Olson and Appropriation

Olson v Olson, with Kit Kat
Image by Ben.Harper via Flickr

“Either your experience is of no content, of no change, or it is of a perceptible amount of content or change.  Your acquaintance with reality grows literally by buds or drops of perception.  Intellectually and on reflection you can divide these into components, but as immediately given, they come totally or not at all.”  in Robin Blaser, The Violets, quoting Whitehead (PR II. II.II, 68, Olson underlining)

A run of records:
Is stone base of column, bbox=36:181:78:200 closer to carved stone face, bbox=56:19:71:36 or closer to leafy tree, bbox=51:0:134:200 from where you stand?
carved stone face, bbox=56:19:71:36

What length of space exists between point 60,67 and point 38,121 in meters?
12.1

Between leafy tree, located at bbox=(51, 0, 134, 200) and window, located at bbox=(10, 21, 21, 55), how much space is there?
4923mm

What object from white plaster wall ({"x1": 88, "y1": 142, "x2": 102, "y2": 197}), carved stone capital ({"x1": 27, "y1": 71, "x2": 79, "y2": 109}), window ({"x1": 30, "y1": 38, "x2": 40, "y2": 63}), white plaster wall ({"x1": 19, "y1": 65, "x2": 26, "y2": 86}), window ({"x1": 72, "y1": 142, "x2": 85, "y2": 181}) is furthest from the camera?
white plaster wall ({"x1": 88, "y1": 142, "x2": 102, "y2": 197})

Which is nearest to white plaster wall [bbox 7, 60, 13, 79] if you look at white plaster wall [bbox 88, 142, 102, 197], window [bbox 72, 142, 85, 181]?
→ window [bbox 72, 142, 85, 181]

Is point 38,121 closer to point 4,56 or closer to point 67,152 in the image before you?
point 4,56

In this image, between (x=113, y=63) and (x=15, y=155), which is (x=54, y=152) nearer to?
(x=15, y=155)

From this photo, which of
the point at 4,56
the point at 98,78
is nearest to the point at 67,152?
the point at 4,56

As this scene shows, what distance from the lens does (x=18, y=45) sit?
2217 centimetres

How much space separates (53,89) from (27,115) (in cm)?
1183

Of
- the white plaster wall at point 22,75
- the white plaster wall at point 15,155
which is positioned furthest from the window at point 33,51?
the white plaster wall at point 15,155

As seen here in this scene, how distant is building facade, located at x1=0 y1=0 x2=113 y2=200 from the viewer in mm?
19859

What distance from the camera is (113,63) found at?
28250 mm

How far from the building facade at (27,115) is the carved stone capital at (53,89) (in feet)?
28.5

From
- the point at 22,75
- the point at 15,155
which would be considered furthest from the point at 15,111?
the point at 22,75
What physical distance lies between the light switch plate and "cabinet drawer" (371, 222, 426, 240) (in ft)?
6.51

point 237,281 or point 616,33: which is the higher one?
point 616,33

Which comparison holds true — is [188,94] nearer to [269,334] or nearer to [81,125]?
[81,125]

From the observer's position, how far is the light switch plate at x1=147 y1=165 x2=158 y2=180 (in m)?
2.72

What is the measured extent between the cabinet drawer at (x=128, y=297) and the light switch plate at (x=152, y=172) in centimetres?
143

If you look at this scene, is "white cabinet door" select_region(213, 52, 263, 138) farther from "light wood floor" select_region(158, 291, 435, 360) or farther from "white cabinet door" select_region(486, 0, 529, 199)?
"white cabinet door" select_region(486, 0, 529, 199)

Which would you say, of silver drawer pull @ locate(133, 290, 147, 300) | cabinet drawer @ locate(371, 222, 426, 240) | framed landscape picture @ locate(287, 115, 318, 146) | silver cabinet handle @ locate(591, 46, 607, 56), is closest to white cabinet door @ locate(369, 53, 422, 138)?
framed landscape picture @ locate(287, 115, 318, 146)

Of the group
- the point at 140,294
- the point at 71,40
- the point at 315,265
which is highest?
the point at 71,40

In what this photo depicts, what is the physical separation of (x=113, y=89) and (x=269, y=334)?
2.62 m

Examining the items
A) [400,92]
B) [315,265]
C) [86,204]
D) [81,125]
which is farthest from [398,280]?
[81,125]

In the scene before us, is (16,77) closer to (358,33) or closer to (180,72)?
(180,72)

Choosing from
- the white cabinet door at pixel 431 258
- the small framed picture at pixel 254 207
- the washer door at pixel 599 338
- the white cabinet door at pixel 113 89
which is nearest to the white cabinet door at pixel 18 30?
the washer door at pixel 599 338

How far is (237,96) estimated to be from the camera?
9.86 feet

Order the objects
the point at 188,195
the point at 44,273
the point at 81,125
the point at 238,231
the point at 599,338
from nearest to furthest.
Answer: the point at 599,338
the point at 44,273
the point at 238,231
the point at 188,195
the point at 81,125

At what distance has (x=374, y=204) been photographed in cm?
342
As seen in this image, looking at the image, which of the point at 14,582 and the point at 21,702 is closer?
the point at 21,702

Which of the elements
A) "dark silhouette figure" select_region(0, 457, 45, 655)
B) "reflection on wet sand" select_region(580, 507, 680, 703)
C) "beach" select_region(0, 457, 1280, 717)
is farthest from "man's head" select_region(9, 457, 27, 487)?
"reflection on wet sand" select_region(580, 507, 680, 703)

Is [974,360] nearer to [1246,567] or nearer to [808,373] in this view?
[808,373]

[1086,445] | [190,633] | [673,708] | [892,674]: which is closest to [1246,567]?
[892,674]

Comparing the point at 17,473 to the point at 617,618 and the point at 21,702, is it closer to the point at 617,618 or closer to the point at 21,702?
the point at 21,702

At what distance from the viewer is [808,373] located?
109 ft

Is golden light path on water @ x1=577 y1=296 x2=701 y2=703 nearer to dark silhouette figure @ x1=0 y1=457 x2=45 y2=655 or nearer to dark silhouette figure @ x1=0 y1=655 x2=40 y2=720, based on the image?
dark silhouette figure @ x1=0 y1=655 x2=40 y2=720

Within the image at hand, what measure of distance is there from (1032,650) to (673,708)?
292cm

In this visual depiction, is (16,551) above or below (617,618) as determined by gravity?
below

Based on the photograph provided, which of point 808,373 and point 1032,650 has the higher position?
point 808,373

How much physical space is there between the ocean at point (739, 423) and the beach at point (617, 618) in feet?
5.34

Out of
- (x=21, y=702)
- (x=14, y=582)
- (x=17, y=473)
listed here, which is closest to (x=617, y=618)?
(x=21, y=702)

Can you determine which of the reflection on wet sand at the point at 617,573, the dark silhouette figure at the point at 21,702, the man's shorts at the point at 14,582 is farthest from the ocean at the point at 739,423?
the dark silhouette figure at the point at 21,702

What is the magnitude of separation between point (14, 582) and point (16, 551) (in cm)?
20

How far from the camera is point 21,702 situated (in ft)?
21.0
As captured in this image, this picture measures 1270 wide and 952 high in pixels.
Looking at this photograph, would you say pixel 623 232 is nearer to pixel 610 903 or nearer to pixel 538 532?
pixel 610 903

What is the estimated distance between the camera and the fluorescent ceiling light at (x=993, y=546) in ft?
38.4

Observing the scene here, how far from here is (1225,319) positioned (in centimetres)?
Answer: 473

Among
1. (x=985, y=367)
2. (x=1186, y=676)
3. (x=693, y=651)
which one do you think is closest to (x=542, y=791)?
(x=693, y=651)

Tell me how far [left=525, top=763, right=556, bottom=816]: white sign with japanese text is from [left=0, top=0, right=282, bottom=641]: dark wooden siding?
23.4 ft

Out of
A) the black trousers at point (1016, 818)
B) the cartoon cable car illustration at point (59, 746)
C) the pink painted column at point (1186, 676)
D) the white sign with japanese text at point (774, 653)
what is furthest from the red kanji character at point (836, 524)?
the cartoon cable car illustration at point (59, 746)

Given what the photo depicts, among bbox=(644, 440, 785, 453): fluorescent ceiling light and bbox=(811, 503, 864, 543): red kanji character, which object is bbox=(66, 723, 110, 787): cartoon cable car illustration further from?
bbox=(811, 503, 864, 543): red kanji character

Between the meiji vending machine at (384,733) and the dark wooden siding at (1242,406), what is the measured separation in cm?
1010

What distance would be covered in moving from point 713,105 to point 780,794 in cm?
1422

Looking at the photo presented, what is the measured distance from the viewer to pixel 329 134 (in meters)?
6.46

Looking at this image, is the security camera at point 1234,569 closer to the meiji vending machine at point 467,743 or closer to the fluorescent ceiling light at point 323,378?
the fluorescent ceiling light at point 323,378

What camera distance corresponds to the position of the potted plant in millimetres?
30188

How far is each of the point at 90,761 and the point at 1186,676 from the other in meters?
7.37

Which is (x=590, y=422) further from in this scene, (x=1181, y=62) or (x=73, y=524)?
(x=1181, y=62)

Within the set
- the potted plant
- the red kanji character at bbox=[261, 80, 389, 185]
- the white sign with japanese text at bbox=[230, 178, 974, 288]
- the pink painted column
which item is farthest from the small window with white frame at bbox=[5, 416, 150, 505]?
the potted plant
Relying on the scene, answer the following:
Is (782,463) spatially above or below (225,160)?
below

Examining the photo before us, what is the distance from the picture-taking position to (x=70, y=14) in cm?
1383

§ **What you need to do**
(1) Summarize the piece on Olson and appropriation in two sentences.
(2) In the piece on Olson and appropriation, which work by Robin Blaser contains the quoted passage?
(3) Carry on the piece on Olson and appropriation from its final line.

§ **Final results**
(1) The piece, titled "Olson and Appropriation," opens with an image by Ben.Harper via Flickr and then quotes a passage from Robin Blaser's The Violets, in which Blaser quotes Whitehead with Olson's underlining. The passage holds that experience either has no content or change or has a perceptible amount of it, that acquaintance with reality grows by buds or drops of perception, and that these can be divided into components on reflection but, as immediately given, come totally or not at all.

(2) The Violets.

(3)
The time I spent digging through the Charles Olson Archive was focused in two directions: expanding my field of inquiry through Olson’s reading and getting a handle on Olson’s practice.  Over Olson’s shoulder, as it were, I encountered Jung, Whitehead, Corbin, Kerenyi, Peirce, James, Kirk, Sauer, and Havelock.  And each encounter contained lively annotations that demonstrated for me how one could literally wrestle with a text, make “use” in the pragmatic sense of one’s finding, and follow insights into one’s own work.    From what I saw in Olson, I can confidently say that the postmodern movement never quite practiced appropriation with the depth of Olson plummeted through his library.

Olson learned his practice reading into Melville’s library and tracing what he found there into Moby Dick.  See, appropriation is a vehicle for transformation, not just a re-arrangement of external pieces.